• [WHAT IS EXPECTED] Quote every row below verbatim, and leave the pictures out of your answer.
━━ DATASET CONTENT
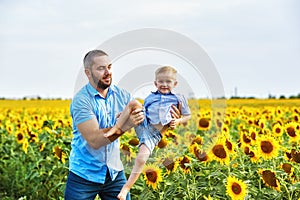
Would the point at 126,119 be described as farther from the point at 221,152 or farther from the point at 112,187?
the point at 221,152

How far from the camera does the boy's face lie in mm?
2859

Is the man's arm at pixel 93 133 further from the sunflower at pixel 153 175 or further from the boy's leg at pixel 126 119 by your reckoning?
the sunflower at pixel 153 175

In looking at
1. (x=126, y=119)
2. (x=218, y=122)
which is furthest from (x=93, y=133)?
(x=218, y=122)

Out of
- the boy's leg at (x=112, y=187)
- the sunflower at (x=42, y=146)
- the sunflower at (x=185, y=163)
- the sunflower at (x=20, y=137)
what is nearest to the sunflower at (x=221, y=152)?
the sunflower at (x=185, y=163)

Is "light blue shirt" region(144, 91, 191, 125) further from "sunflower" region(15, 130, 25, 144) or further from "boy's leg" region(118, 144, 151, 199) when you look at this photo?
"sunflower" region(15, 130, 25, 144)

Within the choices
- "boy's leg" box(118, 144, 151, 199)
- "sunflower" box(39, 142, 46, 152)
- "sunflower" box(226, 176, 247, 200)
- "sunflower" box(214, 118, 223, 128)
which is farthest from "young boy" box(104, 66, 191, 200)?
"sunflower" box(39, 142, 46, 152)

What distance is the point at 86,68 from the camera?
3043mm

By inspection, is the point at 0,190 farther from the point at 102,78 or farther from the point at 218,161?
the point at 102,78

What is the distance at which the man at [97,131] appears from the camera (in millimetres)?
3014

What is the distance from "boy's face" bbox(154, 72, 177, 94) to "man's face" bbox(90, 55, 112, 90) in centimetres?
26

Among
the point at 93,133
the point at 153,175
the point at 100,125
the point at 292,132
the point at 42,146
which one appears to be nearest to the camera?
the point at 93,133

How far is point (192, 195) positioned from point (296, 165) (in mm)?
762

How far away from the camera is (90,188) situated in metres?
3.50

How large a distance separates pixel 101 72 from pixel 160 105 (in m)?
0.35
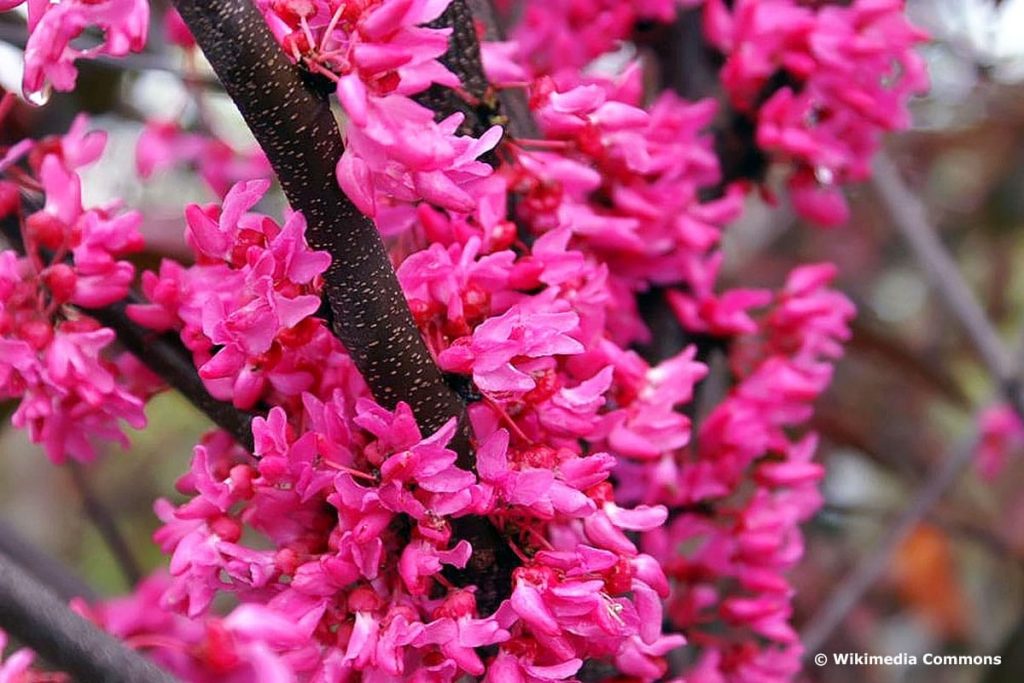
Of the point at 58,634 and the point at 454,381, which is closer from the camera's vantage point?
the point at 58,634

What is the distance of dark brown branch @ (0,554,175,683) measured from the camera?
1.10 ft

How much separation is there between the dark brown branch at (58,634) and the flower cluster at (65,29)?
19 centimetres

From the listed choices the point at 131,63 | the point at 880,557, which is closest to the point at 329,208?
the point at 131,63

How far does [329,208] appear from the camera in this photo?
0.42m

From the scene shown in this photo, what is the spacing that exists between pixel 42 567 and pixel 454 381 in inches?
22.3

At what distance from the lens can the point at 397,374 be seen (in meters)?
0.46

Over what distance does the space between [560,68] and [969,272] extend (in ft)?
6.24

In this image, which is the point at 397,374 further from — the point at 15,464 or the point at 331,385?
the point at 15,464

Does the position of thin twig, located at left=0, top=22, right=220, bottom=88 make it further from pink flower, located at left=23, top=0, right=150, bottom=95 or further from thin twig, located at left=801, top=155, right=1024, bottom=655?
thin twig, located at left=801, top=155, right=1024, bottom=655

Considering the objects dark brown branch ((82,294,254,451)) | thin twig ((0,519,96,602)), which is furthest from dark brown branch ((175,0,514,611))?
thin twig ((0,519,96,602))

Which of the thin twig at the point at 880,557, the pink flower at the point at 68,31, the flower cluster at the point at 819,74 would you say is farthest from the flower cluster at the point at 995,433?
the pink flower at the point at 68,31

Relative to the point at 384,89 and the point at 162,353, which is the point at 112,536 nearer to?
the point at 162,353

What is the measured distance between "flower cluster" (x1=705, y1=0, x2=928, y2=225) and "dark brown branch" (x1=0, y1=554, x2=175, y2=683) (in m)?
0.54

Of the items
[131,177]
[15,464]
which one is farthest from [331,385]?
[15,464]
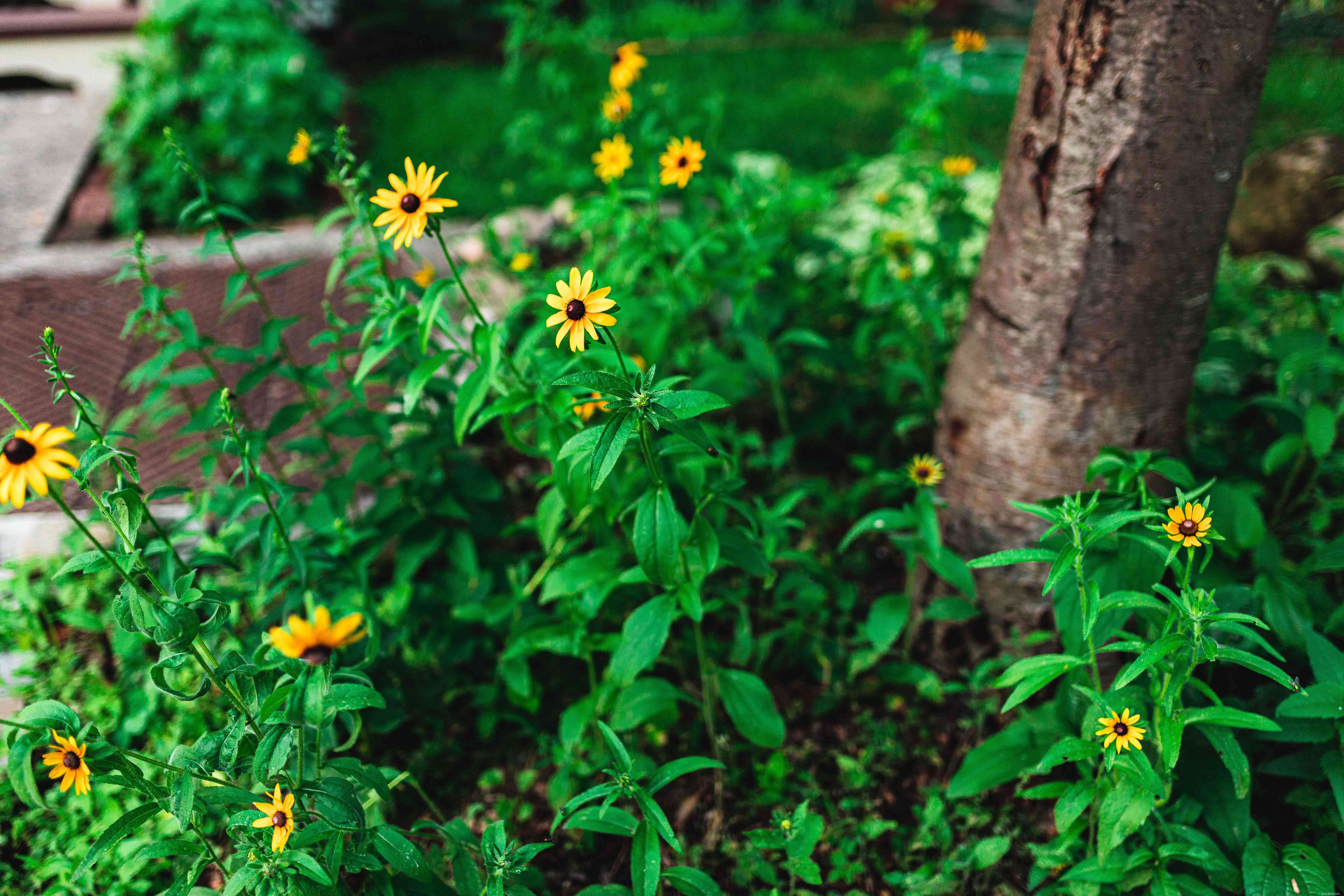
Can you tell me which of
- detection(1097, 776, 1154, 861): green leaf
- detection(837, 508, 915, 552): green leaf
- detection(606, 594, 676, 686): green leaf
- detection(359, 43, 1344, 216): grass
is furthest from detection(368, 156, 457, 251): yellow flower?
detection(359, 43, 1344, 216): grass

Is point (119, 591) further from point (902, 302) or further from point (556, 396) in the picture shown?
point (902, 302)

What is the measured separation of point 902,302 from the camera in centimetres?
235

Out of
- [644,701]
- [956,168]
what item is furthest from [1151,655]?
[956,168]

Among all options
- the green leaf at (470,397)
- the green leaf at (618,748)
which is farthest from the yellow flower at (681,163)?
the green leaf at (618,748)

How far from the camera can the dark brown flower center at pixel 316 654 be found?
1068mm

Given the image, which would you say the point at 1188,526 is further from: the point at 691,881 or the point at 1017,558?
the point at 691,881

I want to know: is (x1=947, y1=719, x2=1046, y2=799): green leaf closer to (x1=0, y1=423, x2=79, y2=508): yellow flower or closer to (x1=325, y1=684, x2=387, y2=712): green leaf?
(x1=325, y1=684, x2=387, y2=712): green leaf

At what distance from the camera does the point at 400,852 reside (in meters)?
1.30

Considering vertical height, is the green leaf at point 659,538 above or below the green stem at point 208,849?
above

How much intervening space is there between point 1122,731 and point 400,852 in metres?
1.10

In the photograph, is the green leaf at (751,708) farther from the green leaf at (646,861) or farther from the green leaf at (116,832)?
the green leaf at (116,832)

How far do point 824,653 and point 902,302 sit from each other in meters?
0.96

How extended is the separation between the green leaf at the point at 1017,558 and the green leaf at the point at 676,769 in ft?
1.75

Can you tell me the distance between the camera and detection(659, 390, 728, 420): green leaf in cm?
━━━━
• [EXERCISE OUTPUT]
Would the point at 126,119 be described as farther from the point at 221,152 or farther from the point at 112,187?
the point at 221,152

How far from the camera does the boy's face lie in mm?
2859

Is the man's arm at pixel 93 133 further from the sunflower at pixel 153 175 or further from the boy's leg at pixel 126 119 by your reckoning?
the sunflower at pixel 153 175

In looking at
1. (x=126, y=119)
2. (x=218, y=122)
which is furthest from (x=93, y=133)?
(x=218, y=122)

Out of
- the boy's leg at (x=112, y=187)
- the sunflower at (x=42, y=146)
- the sunflower at (x=185, y=163)
- the sunflower at (x=20, y=137)
what is nearest to the sunflower at (x=221, y=152)?
the sunflower at (x=185, y=163)

Is "light blue shirt" region(144, 91, 191, 125) further from "sunflower" region(15, 130, 25, 144) or further from "boy's leg" region(118, 144, 151, 199) when you look at this photo?
"sunflower" region(15, 130, 25, 144)

Within the choices
- "boy's leg" box(118, 144, 151, 199)
- "sunflower" box(39, 142, 46, 152)
- "sunflower" box(226, 176, 247, 200)
- "sunflower" box(214, 118, 223, 128)
which is farthest from "young boy" box(104, 66, 191, 200)?
"sunflower" box(39, 142, 46, 152)

What distance is the point at 86,68 from the camera?
3043mm

By inspection, is the point at 0,190 farther from the point at 102,78 or farther from the point at 218,161?
the point at 102,78

What is the distance at which the man at [97,131] appears from the camera (in millimetres)?
3014

What is the distance from "boy's face" bbox(154, 72, 177, 94) to "man's face" bbox(90, 55, 112, 90) in centimetres?
26

Among
the point at 93,133
the point at 153,175
the point at 100,125
the point at 292,132
the point at 42,146
which one appears to be nearest to the camera?
the point at 93,133

How far is point (192, 195) positioned from point (296, 165) (in mm)?
762

How far away from the camera is (90,188) situated in metres?
3.50

How large a distance separates pixel 101 72 from pixel 160 105 (in m)?
0.35
Of the point at 58,634 and the point at 454,381, which is closer from the camera's vantage point?
the point at 58,634

What is the distance of dark brown branch @ (0,554,175,683) measured from the camera?
1.10 ft

How much separation is there between the dark brown branch at (58,634) and the flower cluster at (65,29)?
19 centimetres

From the listed choices the point at 131,63 | the point at 880,557, which is closest to the point at 329,208?
the point at 131,63

How far does [329,208] appear from the camera in this photo?
0.42m

From the scene shown in this photo, what is the spacing that exists between pixel 42 567 and pixel 454 381 in inches?
22.3

At what distance from the lens can the point at 397,374 be seen (in meters)?
0.46

Over what distance does the space between [560,68] and [969,272] extend (in ft)?
6.24

In this image, which is the point at 397,374 further from — the point at 15,464 or the point at 331,385?
the point at 15,464

Does the position of thin twig, located at left=0, top=22, right=220, bottom=88 make it further from pink flower, located at left=23, top=0, right=150, bottom=95 or further from thin twig, located at left=801, top=155, right=1024, bottom=655?
thin twig, located at left=801, top=155, right=1024, bottom=655

Considering the objects dark brown branch ((82,294,254,451)) | thin twig ((0,519,96,602)), which is furthest from dark brown branch ((175,0,514,611))?
thin twig ((0,519,96,602))

Which of the thin twig at the point at 880,557, the pink flower at the point at 68,31, the flower cluster at the point at 819,74 would you say is farthest from the flower cluster at the point at 995,433?
the pink flower at the point at 68,31

Relative to the point at 384,89 and the point at 162,353, which is the point at 112,536 nearer to?
the point at 162,353

What is the measured distance between "flower cluster" (x1=705, y1=0, x2=928, y2=225) and "dark brown branch" (x1=0, y1=554, x2=175, y2=683) (in m)?
0.54

Of the items
[131,177]
[15,464]
which one is farthest from [331,385]?
[15,464]
Can you tell me which of
- detection(1097, 776, 1154, 861): green leaf
- detection(837, 508, 915, 552): green leaf
- detection(606, 594, 676, 686): green leaf
- detection(359, 43, 1344, 216): grass
is furthest from detection(368, 156, 457, 251): yellow flower?
detection(359, 43, 1344, 216): grass

Is point (119, 591) further from point (902, 302) or further from point (556, 396) in the picture shown?
point (902, 302)

What is the measured separation of point 902,302 from the camera in centimetres?
235

Out of
- [644,701]
- [956,168]
what item is furthest from [1151,655]?
[956,168]

Among all options
- the green leaf at (470,397)
- the green leaf at (618,748)
which is farthest from the yellow flower at (681,163)?
the green leaf at (618,748)

How far from the camera can the dark brown flower center at pixel 316 654 be found?
1068mm

Given the image, which would you say the point at 1188,526 is further from: the point at 691,881 or the point at 1017,558?
the point at 691,881

I want to know: is (x1=947, y1=719, x2=1046, y2=799): green leaf closer to (x1=0, y1=423, x2=79, y2=508): yellow flower or closer to (x1=325, y1=684, x2=387, y2=712): green leaf?
(x1=325, y1=684, x2=387, y2=712): green leaf

At what distance from the camera does the point at 400,852 reside (in meters)?
1.30

Considering vertical height, is the green leaf at point 659,538 above or below the green stem at point 208,849?
above

How much intervening space is there between point 1122,731 and point 400,852 in metres?
1.10

In the photograph, is the green leaf at (751,708) farther from the green leaf at (646,861) or farther from the green leaf at (116,832)?
the green leaf at (116,832)

How far do point 824,653 and point 902,302 sit from each other in meters?
0.96

How extended is the separation between the green leaf at the point at 1017,558 and the green leaf at the point at 676,769 in ft?
1.75

Can you tell me the distance between the camera and detection(659, 390, 728, 420): green leaf in cm?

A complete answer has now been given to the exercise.